Instructions to follow: Return, word for word, the lines from the one containing "Compared to grass, located" up to and including the one containing "Answer: point (151, 94)".

Exercise material:

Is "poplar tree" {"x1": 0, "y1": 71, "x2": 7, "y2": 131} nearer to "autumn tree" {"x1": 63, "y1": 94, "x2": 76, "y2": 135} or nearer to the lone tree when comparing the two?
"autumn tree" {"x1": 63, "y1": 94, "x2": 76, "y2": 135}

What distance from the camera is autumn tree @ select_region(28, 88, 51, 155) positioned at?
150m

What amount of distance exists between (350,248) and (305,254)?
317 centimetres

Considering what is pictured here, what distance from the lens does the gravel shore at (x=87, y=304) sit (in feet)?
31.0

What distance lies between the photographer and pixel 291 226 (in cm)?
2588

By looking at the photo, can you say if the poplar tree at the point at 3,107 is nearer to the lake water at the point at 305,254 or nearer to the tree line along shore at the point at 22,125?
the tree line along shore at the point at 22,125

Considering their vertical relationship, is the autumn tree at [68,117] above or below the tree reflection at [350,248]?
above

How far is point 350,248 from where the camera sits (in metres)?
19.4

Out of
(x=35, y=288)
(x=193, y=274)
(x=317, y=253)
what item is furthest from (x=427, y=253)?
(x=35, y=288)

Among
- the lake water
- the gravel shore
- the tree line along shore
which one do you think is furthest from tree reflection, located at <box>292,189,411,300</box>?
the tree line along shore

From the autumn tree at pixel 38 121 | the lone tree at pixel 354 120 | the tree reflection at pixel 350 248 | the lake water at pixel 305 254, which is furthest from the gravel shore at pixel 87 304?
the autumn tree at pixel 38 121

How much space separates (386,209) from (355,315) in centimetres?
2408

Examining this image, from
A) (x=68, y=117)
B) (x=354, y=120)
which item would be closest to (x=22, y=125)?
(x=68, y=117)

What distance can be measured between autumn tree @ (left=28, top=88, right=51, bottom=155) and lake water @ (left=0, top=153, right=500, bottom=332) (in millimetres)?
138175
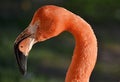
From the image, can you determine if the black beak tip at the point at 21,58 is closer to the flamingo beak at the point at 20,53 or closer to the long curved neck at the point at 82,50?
the flamingo beak at the point at 20,53

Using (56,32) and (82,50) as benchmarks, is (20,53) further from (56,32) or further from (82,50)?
(82,50)

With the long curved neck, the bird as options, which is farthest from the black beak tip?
the long curved neck

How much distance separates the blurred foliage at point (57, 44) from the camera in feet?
21.6

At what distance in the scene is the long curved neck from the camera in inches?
102

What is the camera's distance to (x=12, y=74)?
5.98 meters

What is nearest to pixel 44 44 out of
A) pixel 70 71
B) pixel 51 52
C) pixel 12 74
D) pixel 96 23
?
pixel 51 52

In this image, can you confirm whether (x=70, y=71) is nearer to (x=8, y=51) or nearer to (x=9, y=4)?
(x=8, y=51)

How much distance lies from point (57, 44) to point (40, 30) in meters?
5.09

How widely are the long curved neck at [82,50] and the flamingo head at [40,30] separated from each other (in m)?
0.09

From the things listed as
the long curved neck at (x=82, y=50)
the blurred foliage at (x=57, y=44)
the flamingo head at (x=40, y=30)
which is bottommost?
the blurred foliage at (x=57, y=44)

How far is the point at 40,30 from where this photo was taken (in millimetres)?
2592

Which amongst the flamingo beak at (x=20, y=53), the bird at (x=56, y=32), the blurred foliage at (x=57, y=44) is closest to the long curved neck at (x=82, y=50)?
the bird at (x=56, y=32)

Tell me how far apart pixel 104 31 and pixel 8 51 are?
7.03ft

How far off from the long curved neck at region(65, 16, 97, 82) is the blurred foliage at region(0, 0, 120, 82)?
3.04 m
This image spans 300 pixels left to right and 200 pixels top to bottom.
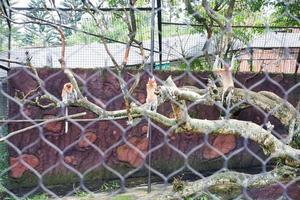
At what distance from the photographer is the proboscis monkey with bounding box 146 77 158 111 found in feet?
8.33

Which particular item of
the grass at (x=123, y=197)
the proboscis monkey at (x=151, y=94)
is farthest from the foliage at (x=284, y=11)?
the grass at (x=123, y=197)

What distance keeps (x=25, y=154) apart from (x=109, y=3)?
1549 millimetres

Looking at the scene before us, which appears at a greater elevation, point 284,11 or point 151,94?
point 284,11

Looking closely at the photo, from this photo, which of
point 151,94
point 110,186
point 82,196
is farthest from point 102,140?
point 151,94

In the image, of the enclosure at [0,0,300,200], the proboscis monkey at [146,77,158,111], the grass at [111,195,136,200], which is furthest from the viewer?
the grass at [111,195,136,200]

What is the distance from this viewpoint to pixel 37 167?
4.21 m

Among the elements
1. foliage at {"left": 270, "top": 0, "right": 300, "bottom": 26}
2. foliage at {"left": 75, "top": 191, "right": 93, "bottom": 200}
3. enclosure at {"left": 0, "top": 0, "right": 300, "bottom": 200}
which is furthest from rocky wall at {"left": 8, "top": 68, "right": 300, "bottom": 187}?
foliage at {"left": 270, "top": 0, "right": 300, "bottom": 26}

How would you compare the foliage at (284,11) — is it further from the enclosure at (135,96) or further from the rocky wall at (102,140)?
the rocky wall at (102,140)

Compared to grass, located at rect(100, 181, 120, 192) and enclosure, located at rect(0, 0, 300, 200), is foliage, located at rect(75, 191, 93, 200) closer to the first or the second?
enclosure, located at rect(0, 0, 300, 200)

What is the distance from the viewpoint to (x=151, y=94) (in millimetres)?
2574

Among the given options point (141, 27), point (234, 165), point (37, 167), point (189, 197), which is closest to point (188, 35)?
point (141, 27)

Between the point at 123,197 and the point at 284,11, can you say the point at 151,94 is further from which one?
the point at 284,11

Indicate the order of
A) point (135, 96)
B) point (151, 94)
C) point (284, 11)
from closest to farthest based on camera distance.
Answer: point (151, 94) < point (284, 11) < point (135, 96)

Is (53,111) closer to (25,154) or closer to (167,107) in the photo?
(25,154)
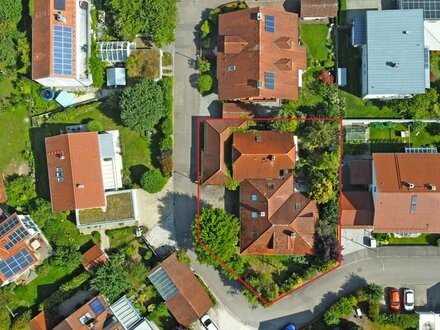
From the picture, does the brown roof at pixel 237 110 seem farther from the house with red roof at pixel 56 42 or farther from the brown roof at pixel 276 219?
the house with red roof at pixel 56 42

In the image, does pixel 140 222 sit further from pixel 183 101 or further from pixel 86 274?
pixel 183 101

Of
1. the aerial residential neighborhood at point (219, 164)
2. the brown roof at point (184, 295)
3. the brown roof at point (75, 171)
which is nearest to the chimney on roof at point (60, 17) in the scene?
the aerial residential neighborhood at point (219, 164)

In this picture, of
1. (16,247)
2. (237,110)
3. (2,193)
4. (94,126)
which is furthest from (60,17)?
(16,247)

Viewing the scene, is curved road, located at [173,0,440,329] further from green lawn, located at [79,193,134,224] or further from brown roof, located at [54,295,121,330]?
brown roof, located at [54,295,121,330]

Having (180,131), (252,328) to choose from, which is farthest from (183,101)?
(252,328)

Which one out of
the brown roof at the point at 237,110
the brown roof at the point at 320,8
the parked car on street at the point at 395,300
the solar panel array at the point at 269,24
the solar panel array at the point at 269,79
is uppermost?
the brown roof at the point at 320,8

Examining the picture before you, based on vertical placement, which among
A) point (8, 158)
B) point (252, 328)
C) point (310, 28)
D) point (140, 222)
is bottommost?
point (252, 328)
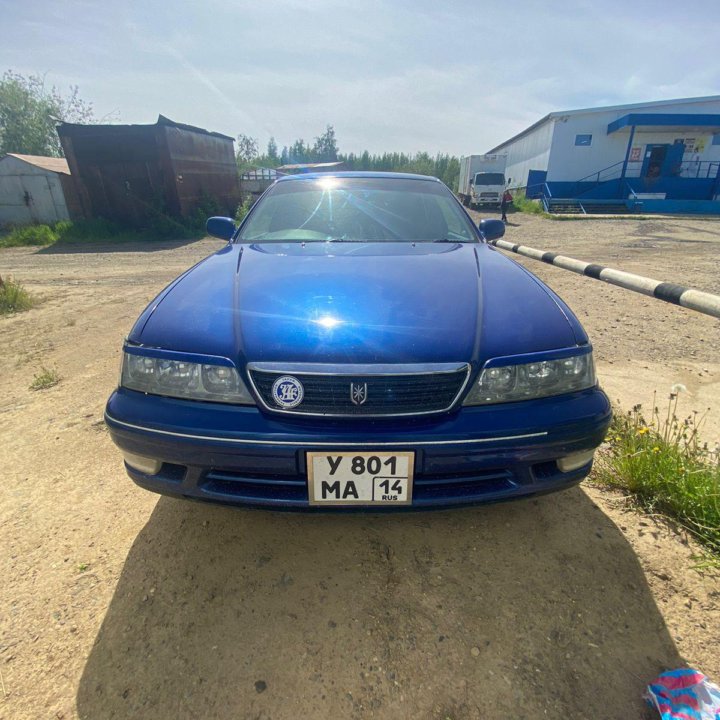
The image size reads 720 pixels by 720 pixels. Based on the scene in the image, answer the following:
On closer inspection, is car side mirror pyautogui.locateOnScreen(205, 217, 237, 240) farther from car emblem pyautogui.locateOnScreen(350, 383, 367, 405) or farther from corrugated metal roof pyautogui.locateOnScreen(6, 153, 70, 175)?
corrugated metal roof pyautogui.locateOnScreen(6, 153, 70, 175)

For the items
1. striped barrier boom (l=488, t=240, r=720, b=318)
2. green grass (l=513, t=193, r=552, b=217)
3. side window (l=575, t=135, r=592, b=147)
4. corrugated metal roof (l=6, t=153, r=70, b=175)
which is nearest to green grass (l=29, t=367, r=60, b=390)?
striped barrier boom (l=488, t=240, r=720, b=318)

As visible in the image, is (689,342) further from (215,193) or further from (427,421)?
(215,193)

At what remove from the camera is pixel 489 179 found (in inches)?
897

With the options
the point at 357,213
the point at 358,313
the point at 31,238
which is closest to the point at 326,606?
the point at 358,313

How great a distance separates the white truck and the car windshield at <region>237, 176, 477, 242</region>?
22142mm

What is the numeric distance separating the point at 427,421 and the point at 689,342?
382 cm

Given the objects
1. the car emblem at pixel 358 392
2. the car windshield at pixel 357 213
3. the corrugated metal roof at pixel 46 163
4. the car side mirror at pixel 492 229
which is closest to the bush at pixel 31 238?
the corrugated metal roof at pixel 46 163

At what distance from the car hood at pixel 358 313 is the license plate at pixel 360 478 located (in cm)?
31

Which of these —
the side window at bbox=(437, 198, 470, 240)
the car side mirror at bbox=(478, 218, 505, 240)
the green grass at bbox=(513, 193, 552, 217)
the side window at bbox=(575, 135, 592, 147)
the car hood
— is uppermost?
the side window at bbox=(575, 135, 592, 147)

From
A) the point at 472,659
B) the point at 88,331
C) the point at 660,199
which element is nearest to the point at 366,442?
the point at 472,659

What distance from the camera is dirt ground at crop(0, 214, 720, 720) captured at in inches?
48.0

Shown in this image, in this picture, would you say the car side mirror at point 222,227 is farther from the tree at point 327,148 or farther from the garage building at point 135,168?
the tree at point 327,148

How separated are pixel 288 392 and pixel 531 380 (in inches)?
32.7

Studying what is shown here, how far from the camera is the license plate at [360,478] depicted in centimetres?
133
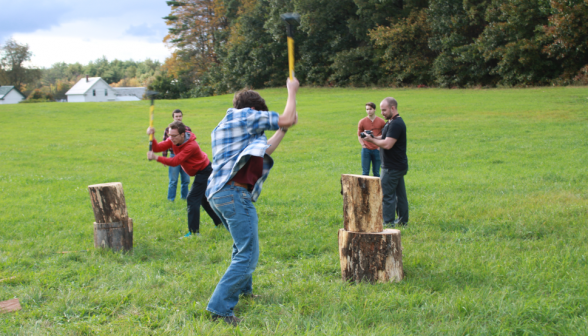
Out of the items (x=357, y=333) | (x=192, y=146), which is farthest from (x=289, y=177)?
(x=357, y=333)

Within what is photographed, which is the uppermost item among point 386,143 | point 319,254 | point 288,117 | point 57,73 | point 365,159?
point 57,73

Full response:
Compared to grass, located at rect(100, 181, 120, 192) and enclosure, located at rect(0, 0, 300, 200), is foliage, located at rect(75, 191, 93, 200) closer to the first or the second?
enclosure, located at rect(0, 0, 300, 200)

What is the distance from the viewpoint to (x=151, y=94) (in millimetres)?
2574

Among the given options point (141, 27), point (234, 165), point (37, 167), point (189, 197), which is closest to point (188, 35)?
point (141, 27)

Between the point at 123,197 and the point at 284,11, can you say the point at 151,94 is further from which one?
the point at 284,11

Indicate the order of
A) point (135, 96)
B) point (151, 94)
C) point (284, 11)
from closest to farthest based on camera distance.
Answer: point (151, 94) < point (284, 11) < point (135, 96)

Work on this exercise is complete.